For instance, when a participant at the Oslo Forum asked whether or not Rohingyas are citizens of Burma, she responded that, “We are not certain exactly what the requirements of citizenship law are…, If we were very clear as to who are the citizens of the country under the citizenship law and who qualify, then there wouldn’t be this problem… We have to have rule of law, and we have to know what the law is. We have to make sure that it is properly implemented”.

However, implementing the laws alone is not adequate. Unjust laws and their contents need to be challenged so that the laws and their ‘proper implementation ensures justice, which Aung San Suu Kyi has not seriously addressed so far.

The Rohingya case provides a very clear example why the law itself can be a source of problems. Statelessness, ill treatment, and discrimination against the Rohingyas are not simply the results of a lack of the rule of law. Quite contrary, they are legally produced. In particular, they are the results of the 1982 Citizenship Act that effectively deprived the Rohingyas of citizenship status.

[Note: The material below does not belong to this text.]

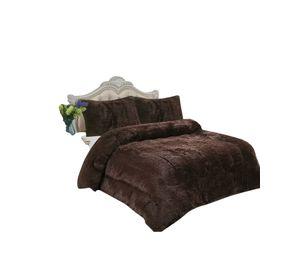 Cobertor de Invierno ultra solf peludo con Chiporro - 2 Plazas TF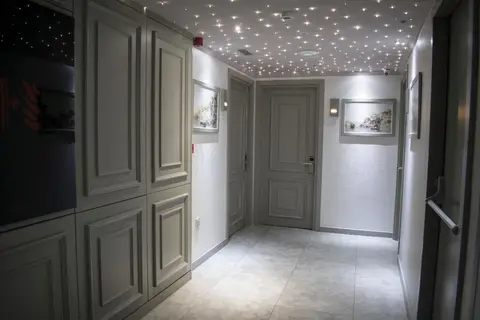 Mayer Hotel Istanbul in Fatih — foto 13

Whether one agrees with the controversial ethnic label ‘Rohingya’ or not, this Muslim population has lived in the Burma-Bangladesh borderland, known today as Arakan state on the Burma side, for centuries. As in every other borderland, the inhabitants move about in the territory. They are connected by people on both sides of the border through cross-border networks of family ties, labor processes, trade relations, etc., just like ethnic Rakhines in Arakan state.

Throughout the dictator Ne Win era, deadly military operations and arbitrary categorizations of ‘national races’ undermined the Rohingyas’ historical existence in that borderland. By the late 1970s and early 1980s, they lost their indigenous status to that very specific borderland.

When the 1982 Citizenship Act was introduced, they were effectively disqualified for citizenship since the new act recognizes only the decedents of the so-called national races who had lived in the state territory prior to 1824. Rendered a non-indigenous or non-national race unlike other groups such as the Karan, Kachin, Shan etc., the Muslim population from that borderland, who called themselves Rohingyas, ‘became’ non-nationals and non-citizens, and worse, illegal immigrants.

Today’s ill treatment and discrimination against Rohingyas, as well as the popular mis-perception about their status as ‘illegal’ are all predicated on the 1982 Citizenship Act. As such, their statelessness and illegal status are not natural and automatic, but a man-made phenomenon, facilitated and fortified by the 1982 act.

To borrow a phrase from Professor Nicholas de Genova from Columbia University, the Rohingyas’ situation should be understood as the legal production of Rohingya illegality. It is the law that places this Muslim population outside the national citizenship regime; it is the law that institutionalizes their exclusion and renders them ‘illegal.’ As such, talking about the rule of law without being serious about the need to challenge unjust laws and their contents will only perpetuate the problems. Aung San Suu Kyi’s choice not to go further into challenging the laws might be her strategic choice for now, but she will have to address it sooner or later.

(Sai Latt is a Burmese PhD candidate at Simon Fraser University in Canada.)